Though minorities in the United States face an array of challenges, chief among them may be personal health and well-being.
African Americans, Hispanic Americans and other minority groups are more likely than whites to develop a number of chronic and deadly diseases, according to mounting evidence.
Infant mortality, obesity, diabetes, cancer, cardiovascular disease and communicable diseases are among the wide range of health issues for which minorities find themselves at greater risk than whites, according to the U.S. Centers for Disease Control and Prevention.
“The evidence of health disparities would be easy to ignore were they not so well-documented,” said Stephen B. Thomas, director of the Center for Health Equity and a professor of health services administration in the School of Public Health at the University of Maryland. “Members of racial minority groups live sicker and die younger than their white counterparts.”
Researchers have identified a number of factors that help create the various health disparities, among them location, socioeconomic status and access to health insurance and quality health care, said Garth Graham, deputy assistant secretary for minority health at the U.S. Department of Health and Human Services.

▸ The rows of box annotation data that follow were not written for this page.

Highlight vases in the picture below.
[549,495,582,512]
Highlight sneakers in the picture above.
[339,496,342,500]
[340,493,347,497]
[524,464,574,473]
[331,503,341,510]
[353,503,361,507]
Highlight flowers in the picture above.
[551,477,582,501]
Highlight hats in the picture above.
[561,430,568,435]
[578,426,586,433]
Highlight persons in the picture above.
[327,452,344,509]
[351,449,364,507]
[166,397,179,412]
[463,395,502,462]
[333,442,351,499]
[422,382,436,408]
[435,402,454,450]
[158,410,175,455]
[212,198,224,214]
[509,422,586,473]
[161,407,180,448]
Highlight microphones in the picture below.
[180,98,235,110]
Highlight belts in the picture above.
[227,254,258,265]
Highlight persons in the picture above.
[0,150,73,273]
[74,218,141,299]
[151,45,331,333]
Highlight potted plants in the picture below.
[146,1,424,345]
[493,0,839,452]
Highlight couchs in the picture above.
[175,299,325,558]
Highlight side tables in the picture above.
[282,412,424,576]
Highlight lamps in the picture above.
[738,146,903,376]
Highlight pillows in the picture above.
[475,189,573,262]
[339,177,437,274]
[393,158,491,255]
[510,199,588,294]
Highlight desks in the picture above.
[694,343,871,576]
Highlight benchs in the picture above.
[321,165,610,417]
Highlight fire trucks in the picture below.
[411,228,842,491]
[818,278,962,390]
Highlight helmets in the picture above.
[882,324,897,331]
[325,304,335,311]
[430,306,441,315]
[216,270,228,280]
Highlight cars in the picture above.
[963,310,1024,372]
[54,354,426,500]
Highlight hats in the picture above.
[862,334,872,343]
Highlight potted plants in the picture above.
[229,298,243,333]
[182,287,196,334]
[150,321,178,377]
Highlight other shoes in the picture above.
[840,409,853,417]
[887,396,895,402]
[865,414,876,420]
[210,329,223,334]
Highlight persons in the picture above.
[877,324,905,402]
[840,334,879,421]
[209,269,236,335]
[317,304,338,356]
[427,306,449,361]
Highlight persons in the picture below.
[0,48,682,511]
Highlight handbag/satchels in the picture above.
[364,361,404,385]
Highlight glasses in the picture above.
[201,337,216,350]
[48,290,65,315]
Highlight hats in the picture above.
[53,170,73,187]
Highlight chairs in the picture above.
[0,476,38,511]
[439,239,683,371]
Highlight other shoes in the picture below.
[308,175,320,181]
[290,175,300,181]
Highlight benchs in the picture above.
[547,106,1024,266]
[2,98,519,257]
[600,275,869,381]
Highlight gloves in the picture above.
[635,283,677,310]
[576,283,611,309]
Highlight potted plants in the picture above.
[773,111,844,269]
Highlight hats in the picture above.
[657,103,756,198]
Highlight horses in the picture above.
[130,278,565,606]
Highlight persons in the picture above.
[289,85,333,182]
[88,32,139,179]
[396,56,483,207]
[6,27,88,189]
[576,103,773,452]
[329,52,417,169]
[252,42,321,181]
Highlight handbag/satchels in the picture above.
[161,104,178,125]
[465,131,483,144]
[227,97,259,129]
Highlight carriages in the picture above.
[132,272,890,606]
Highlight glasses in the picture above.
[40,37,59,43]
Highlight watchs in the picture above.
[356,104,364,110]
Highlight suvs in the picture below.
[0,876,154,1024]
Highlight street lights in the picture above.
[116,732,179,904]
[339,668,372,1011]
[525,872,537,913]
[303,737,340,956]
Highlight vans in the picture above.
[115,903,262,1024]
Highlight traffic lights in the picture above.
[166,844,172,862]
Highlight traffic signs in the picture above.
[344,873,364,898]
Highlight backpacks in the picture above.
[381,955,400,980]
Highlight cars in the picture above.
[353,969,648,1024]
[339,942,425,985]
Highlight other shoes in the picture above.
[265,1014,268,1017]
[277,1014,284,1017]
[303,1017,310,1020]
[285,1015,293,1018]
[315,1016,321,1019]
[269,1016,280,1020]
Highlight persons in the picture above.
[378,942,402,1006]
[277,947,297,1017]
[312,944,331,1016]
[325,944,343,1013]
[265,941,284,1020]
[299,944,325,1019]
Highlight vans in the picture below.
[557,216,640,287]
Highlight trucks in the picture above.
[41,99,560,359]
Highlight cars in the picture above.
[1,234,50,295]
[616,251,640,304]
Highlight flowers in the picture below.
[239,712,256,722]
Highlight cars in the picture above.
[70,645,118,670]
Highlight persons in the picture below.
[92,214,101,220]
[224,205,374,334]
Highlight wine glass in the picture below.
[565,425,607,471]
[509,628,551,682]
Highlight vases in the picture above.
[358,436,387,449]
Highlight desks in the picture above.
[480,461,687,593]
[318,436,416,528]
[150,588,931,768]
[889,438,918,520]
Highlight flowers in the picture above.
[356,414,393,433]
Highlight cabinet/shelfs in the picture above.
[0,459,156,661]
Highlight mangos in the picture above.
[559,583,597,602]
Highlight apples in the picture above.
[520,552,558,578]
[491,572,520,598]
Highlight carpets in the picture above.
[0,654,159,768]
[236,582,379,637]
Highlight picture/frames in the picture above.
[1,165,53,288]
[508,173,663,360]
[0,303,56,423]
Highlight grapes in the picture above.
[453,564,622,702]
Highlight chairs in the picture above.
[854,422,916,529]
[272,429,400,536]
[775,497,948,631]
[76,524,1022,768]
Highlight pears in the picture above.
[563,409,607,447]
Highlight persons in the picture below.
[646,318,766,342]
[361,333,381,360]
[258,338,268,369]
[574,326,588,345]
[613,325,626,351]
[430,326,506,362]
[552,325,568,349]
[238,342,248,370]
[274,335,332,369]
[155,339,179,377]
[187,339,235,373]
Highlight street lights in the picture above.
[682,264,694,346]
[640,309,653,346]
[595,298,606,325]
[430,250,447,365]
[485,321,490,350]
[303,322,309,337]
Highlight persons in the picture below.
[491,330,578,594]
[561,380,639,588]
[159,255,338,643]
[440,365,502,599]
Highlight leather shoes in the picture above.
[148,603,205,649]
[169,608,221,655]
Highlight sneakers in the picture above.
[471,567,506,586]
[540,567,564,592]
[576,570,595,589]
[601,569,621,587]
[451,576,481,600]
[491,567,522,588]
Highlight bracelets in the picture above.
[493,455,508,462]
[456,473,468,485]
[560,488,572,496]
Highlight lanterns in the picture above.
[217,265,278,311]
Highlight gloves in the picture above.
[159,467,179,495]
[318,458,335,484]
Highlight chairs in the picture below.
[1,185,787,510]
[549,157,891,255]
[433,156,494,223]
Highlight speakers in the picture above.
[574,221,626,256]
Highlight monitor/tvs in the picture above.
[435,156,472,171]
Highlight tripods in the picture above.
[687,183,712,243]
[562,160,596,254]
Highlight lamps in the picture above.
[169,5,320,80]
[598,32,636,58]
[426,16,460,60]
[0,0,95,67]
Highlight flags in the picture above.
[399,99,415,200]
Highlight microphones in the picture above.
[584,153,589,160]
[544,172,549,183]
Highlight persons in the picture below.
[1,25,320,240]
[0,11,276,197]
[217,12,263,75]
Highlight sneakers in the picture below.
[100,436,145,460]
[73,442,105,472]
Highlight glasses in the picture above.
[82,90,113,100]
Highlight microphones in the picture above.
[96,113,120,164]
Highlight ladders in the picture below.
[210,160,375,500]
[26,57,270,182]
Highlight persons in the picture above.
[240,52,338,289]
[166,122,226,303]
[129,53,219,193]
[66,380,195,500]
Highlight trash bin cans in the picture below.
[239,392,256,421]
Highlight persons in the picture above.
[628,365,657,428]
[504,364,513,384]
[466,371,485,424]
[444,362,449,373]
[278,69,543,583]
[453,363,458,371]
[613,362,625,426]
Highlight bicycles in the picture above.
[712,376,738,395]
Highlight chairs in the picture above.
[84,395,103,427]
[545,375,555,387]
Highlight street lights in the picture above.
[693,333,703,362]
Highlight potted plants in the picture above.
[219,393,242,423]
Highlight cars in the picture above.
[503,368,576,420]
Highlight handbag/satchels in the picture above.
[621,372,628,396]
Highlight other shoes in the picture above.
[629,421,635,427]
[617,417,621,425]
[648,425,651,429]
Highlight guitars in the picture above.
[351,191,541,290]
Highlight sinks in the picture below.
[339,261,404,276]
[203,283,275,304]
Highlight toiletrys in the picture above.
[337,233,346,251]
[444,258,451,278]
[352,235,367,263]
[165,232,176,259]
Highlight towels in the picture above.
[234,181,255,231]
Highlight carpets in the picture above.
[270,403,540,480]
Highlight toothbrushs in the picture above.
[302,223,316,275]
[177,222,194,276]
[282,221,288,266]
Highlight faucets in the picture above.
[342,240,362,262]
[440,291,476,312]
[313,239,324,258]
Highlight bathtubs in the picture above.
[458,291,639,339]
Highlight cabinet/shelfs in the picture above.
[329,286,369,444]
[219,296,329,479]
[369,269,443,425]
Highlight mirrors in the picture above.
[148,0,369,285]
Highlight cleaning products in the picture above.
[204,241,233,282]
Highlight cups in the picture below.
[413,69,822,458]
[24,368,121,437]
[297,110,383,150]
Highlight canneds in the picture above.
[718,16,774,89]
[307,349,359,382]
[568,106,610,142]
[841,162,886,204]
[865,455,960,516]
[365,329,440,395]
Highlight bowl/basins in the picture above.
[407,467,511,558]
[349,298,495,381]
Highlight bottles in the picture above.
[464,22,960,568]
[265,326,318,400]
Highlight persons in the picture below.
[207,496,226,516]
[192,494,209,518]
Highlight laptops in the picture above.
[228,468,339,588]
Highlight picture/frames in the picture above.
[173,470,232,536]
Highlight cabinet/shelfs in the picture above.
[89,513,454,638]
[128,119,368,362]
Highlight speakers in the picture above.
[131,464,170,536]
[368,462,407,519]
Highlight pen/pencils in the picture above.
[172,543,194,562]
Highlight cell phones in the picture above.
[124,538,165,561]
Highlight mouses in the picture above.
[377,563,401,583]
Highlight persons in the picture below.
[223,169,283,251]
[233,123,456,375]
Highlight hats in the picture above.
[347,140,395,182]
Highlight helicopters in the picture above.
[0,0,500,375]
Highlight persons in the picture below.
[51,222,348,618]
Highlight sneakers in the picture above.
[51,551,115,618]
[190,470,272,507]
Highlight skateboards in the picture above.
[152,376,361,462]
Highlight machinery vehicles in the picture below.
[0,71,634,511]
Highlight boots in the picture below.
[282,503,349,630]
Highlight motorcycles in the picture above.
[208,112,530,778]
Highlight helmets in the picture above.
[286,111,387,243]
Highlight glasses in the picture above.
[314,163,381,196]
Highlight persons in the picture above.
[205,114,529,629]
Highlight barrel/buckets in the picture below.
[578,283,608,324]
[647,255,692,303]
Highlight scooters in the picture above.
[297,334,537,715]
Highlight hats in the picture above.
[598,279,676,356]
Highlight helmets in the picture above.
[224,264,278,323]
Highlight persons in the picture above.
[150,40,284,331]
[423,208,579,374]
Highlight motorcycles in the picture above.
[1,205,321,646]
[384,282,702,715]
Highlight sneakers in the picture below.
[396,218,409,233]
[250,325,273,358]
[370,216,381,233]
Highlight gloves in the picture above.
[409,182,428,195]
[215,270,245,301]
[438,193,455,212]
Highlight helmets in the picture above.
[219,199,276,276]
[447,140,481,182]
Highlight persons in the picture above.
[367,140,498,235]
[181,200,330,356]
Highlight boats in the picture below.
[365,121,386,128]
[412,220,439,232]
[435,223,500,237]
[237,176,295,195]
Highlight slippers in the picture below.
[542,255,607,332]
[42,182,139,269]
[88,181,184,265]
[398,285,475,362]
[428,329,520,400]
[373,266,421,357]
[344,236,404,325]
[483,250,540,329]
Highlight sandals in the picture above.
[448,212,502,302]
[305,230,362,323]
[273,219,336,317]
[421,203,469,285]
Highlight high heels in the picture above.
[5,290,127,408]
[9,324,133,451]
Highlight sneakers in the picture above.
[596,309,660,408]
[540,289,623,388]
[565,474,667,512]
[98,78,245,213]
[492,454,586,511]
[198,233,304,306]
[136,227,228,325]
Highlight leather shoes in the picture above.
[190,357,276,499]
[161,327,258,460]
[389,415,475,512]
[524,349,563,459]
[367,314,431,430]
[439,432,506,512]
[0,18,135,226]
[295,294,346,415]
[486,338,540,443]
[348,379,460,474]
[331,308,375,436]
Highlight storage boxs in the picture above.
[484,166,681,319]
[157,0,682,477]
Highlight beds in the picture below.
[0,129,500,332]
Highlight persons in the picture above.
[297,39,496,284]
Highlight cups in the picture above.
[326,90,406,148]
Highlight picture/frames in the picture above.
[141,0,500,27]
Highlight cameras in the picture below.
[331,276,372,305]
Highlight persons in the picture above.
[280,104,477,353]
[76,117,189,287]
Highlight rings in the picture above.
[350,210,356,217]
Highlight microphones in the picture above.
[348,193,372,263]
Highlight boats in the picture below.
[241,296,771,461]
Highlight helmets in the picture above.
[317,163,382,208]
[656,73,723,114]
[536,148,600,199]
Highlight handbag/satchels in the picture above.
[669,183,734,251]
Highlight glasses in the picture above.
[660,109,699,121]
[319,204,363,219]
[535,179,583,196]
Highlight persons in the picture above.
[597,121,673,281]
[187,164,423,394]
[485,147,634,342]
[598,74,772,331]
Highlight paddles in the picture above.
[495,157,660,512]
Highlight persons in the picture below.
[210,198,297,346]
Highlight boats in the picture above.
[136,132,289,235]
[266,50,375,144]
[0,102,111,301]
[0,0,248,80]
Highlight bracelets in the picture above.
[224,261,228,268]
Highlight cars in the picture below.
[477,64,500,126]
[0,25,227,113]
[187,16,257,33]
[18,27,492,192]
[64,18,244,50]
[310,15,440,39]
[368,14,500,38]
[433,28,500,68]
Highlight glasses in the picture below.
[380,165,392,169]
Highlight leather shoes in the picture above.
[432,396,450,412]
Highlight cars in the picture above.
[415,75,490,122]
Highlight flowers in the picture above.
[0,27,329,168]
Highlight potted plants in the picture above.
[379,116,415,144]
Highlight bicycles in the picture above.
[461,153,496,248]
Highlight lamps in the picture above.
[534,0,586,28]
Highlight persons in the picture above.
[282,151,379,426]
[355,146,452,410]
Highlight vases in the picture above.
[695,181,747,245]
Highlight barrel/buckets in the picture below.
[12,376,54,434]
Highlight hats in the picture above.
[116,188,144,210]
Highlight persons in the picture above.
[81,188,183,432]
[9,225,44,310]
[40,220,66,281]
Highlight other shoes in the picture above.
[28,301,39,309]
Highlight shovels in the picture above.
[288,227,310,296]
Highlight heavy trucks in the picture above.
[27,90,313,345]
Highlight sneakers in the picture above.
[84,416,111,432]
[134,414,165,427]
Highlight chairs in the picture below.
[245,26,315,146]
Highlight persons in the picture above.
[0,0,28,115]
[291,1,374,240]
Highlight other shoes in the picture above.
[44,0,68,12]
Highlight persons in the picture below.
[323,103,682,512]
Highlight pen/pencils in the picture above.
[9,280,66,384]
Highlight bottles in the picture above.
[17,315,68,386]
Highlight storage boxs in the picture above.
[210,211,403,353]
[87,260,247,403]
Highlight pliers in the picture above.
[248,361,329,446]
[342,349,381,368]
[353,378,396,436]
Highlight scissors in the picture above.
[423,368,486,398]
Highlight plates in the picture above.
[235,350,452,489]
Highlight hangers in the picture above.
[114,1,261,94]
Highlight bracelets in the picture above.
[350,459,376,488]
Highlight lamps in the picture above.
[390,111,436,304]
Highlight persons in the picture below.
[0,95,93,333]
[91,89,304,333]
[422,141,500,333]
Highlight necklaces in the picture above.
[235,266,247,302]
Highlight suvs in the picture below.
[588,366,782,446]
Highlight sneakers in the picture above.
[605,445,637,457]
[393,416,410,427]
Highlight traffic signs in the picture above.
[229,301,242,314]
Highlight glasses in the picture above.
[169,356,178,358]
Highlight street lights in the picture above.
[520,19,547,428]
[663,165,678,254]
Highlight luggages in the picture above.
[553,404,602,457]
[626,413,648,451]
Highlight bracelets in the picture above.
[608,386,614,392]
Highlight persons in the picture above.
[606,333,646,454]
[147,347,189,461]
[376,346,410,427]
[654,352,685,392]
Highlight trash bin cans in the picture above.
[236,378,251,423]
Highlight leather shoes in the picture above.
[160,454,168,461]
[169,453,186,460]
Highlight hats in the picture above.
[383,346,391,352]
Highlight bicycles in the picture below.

“There are some common factors,” Graham said. “There is no one common cause, but there are common factors.”
The federal government has swung into action on the issue, creating a new institute within the National Institutes of Health to focus on minority health disparities.
The National Institute on Minority Health and Health Disparities, which came into being last September as part of the government’s larger health-care reform effort, has been charged with researching differences in incidence and prevalence of disease among America’s population groups.